Methods: We analyzed 5 CS families and 6 sporadic cases for HLXB9 mutations by direct sequencing. Potentially pathologic expansions of HLXB9 GCC repeats were analyzed in patients, 4 general populations [Chinese, Japanese, Yoruba, and Centre du Etude Polymorphisme Human (CEPH)] from the HapMap project, and 145 healthy Chinese.
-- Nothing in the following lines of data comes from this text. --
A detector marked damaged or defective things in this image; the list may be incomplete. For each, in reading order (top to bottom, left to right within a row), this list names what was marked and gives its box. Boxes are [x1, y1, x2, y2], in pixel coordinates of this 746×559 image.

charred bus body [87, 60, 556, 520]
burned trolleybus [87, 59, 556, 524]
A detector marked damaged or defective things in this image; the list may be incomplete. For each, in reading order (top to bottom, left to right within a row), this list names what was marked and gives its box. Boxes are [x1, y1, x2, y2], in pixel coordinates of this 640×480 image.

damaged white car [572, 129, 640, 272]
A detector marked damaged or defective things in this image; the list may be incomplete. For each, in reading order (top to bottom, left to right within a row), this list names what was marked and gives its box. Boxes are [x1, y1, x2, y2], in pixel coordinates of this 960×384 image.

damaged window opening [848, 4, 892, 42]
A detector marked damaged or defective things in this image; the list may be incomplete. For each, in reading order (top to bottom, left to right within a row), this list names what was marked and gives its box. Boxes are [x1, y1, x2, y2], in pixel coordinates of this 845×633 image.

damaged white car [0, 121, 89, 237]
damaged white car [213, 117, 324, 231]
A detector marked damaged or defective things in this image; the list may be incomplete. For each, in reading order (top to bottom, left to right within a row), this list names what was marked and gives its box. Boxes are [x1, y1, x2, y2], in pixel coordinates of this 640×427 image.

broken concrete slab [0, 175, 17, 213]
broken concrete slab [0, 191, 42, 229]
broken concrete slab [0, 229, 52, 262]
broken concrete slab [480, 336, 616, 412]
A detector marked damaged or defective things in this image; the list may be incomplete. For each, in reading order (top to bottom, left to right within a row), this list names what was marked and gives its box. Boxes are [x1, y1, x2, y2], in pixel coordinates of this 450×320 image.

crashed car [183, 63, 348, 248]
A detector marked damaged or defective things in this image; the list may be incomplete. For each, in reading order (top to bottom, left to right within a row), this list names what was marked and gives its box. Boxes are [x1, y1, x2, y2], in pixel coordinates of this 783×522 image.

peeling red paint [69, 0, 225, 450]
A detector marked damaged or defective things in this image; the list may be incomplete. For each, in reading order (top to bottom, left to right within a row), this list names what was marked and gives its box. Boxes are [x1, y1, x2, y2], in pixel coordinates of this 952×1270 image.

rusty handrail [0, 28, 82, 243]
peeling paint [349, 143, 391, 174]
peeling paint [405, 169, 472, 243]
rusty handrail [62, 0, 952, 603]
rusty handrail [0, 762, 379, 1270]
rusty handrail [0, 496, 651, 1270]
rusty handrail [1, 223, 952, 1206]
Results: We identified 6 novel mutations affecting highly conserved residues (Ser185X, Trp215X, Ala26fs, Ala75fs, Met1Ile, and Arg273Cys). GCC allele and genotype distributions showed marked statistically significant differences. (GCC)₁₁ was the most common allele overall; its frequency ranged from 90% in CEPH to 68% in Yoruba and 50% in Chinese and Japanese populations. (GCC)₉ was almost as common as (GCC)₁₁ in Chinese and Japanese populations, whereas its frequency was <10% in Yoruba and CEPH populations. The Yoruba population had the highest frequency of the largest alleles [(GCC)₁₂ and (GCC)₁₃], which were almost absent in the other groups.

Conclusions: Lack of HLXB9 mutations in some patients and the presence of variable phenotypes suggest DNA alterations in HLXB9 noncoding regions and/or in other genes encoding HLXB9 regulatory molecules or protein partners. If HLXB9, like other homeobox genes, has a threshold beyond which triplet expansions are pathologic, those populations enriched with larger alleles would be at a higher risk. The data illustrate the importance of ethnicity adjustment if these polymorphic markers are to be used in association studies.